* **GOAL**
Extract the following lines and reproduce each one verbatim, with no changes.

## BEGIN PROVIDED INFORMATION

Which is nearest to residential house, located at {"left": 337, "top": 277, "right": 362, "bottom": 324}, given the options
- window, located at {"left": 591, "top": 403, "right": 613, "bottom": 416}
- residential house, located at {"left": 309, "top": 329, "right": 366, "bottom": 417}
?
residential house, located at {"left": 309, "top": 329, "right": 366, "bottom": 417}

## END PROVIDED INFORMATION

* **PROBLEM SOLUTION**
Which is nearest to residential house, located at {"left": 337, "top": 277, "right": 362, "bottom": 324}, given the options
- window, located at {"left": 591, "top": 403, "right": 613, "bottom": 416}
- residential house, located at {"left": 309, "top": 329, "right": 366, "bottom": 417}
?
residential house, located at {"left": 309, "top": 329, "right": 366, "bottom": 417}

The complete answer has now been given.